• **Excerpted passage**:
In addition to being enriched with TEVs, saliva as a diagnostic biofluid has several advantages over blood plasma or serum: saliva collection is non-invasive, cost-effective, and requires little training, allowing repeated sampling, even of complex study populations (e.g., anxious patients, children)5. However, the complex mixture of saliva has impeded the development of reliable isolation techniques for SEVs. Salivary composition is highly dependent on salivary gland discharge, microorganisms, tissue, immune cells, and cell debris6. Undesirable by-products include highly-abundant proline-rich peptides, α-amylase and mucins5, and can potentially mask low-abundant, relevant proteins in the saliva 7,8.

So far, several techniques for preparing EVs from saliva have been described: The most common are ultracentrifugation9, size exclusion chromatography (SEC)10, density gradient centrifugation11, and precipitation (i.e. ExoQuick-TC™12).

In this study, we aim to optimize the preparation of SEVs from healthy donors (HDs) and HNC patients with high purity and vesicle integrity and then compare the two standard techniques, ultracentrifugation and SEC, for diagnostic and functional applications in HNC.

Previous studies have established that the cargo of small EVs from HNC plasma (particularly in advanced stages) suppresses anti-tumor immunity, contributing to immune escape2,13,14,15. Whereas several studies have previously examined the diagnostic and functional potential of small EVs from the plasma of HNC patients, limited research studies have investigated SEVs and mainly focused on the value of RNAs in SEVs as liquid biomarkers for HNC4,16,17,18 or other cancer subtypes18. To account for this, we assessed the abundance of immunomodulatory proteins and performed functional experiments comparing SEVs from different isolation techniques regarding the regulation of NKG2D receptor expression on primary NK cells and apoptosis in primary CD8+ T cells.

Material and methods

Sample collection

Saliva specimens were collected from HNC patients (N = 19) as well as age- and gender-matched healthy donors (N = 8) at the Department of Otorhinolaryngology, Head and Neck Surgery of the University Hospital Mannheim from 2021 until 2023 (Suppl. Tables 1 and 2). Informed consent was obtained from participants before inclusion in the study. The local ethics committee of the Medical Faculty Mannheim, Heidelberg University (Ethics Committee II) approved the study (2021–552) in accordance with good clinical practice guidelines and the Declaration of Helsinki.

Saliva collection was only pursued in fasting patients within a standard time frame (7–10 am) and using 5–6 salivettes (Sarstedt). The patients were instructed to chew on each cotton swab for 1 min until thoroughly soaked and the salivette was immediately kept on ice. Briefly, the salivettes were centrifuged at 1000 g for 2 min, to retrieve the saliva. The saliva was pooled and stored in 1 mL aliquots at −80 °C.

• **Exercise requirements**: Copy everything from "So far, several" down to "applications in HNC." in the salivary vesicle passage, swapping "healthy donors" for "healthy volunteers".

• **Raw data**:

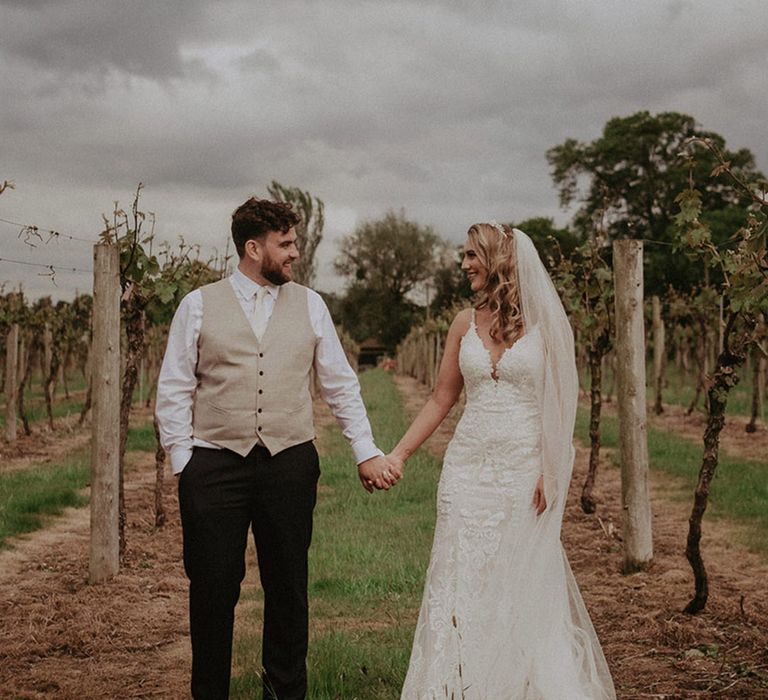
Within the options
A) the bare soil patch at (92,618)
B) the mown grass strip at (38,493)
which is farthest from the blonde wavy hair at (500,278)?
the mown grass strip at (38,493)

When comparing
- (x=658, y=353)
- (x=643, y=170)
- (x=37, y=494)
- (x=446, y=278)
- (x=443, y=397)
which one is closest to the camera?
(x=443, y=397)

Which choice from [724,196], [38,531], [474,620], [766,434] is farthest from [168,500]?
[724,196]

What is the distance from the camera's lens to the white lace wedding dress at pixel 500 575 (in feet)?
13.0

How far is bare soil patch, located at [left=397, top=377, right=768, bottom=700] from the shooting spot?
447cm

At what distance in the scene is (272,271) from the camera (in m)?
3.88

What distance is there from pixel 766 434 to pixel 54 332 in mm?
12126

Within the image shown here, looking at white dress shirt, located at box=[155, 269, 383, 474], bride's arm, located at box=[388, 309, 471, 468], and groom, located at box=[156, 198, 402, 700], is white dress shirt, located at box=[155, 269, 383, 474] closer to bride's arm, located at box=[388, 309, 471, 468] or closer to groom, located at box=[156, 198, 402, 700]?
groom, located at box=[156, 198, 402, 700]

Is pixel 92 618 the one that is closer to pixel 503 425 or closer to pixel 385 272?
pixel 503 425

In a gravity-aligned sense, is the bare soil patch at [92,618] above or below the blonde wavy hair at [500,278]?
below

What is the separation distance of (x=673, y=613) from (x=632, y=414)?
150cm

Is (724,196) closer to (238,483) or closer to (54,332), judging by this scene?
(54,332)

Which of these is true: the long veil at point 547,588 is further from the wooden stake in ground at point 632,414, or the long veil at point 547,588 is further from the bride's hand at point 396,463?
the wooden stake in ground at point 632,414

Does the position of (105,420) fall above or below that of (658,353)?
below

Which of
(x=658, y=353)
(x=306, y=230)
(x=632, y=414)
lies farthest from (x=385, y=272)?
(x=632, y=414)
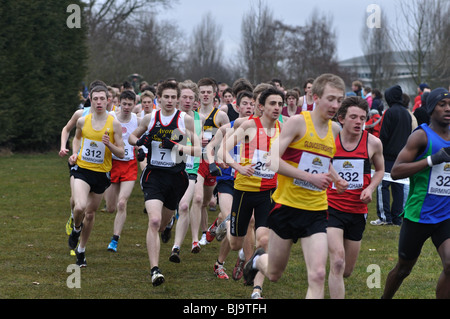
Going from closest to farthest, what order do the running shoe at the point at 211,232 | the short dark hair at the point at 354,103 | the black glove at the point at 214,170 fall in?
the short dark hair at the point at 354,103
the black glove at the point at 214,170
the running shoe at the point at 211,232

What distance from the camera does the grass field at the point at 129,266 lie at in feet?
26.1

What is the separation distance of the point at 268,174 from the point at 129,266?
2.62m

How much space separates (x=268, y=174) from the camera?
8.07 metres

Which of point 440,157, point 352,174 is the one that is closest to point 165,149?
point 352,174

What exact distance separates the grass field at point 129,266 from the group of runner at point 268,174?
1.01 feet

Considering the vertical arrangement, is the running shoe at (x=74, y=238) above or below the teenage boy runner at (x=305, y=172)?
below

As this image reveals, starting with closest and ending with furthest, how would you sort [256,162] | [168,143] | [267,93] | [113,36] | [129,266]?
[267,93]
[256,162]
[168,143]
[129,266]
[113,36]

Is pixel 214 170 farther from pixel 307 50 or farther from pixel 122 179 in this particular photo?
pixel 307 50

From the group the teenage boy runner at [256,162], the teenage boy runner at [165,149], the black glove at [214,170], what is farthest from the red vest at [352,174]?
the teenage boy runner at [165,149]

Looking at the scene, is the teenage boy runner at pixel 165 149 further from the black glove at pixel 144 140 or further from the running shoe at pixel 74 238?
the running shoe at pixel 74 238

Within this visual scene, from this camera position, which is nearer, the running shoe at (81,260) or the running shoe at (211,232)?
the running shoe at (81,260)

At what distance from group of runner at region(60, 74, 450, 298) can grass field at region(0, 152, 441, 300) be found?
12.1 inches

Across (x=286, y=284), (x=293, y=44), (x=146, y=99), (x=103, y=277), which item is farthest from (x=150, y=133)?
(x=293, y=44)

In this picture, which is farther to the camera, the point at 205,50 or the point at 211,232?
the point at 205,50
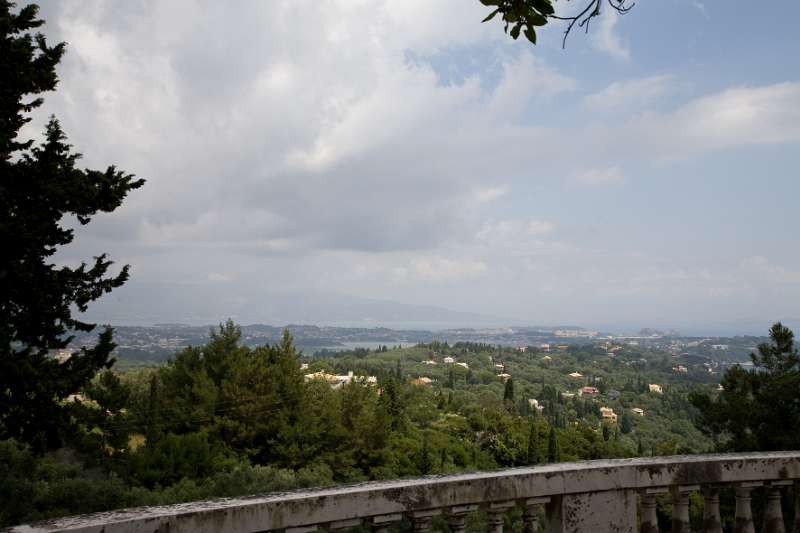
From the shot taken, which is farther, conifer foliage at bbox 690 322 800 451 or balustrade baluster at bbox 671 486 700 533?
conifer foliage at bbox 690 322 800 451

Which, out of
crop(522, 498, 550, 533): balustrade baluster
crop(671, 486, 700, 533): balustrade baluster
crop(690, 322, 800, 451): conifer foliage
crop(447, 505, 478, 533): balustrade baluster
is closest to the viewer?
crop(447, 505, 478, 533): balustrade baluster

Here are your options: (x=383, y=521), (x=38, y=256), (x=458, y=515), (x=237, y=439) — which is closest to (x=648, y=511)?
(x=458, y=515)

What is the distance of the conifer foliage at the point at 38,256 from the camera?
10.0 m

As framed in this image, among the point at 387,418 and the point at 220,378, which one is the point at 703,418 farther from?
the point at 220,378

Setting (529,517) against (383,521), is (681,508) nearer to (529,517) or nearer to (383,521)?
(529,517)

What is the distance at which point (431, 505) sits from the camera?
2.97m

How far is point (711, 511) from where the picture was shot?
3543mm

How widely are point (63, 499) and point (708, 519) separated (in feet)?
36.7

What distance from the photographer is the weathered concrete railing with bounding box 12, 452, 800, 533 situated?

• **Answer to this exercise**:
So far, several techniques for preparing EVs from saliva have been described: The most common are ultracentrifugation9, size exclusion chromatography (SEC)10, density gradient centrifugation11, and precipitation (i.e. ExoQuick-TC™12).

In this study, we aim to optimize the preparation of SEVs from healthy volunteers (HDs) and HNC patients with high purity and vesicle integrity and then compare the two standard techniques, ultracentrifugation and SEC, for diagnostic and functional applications in HNC.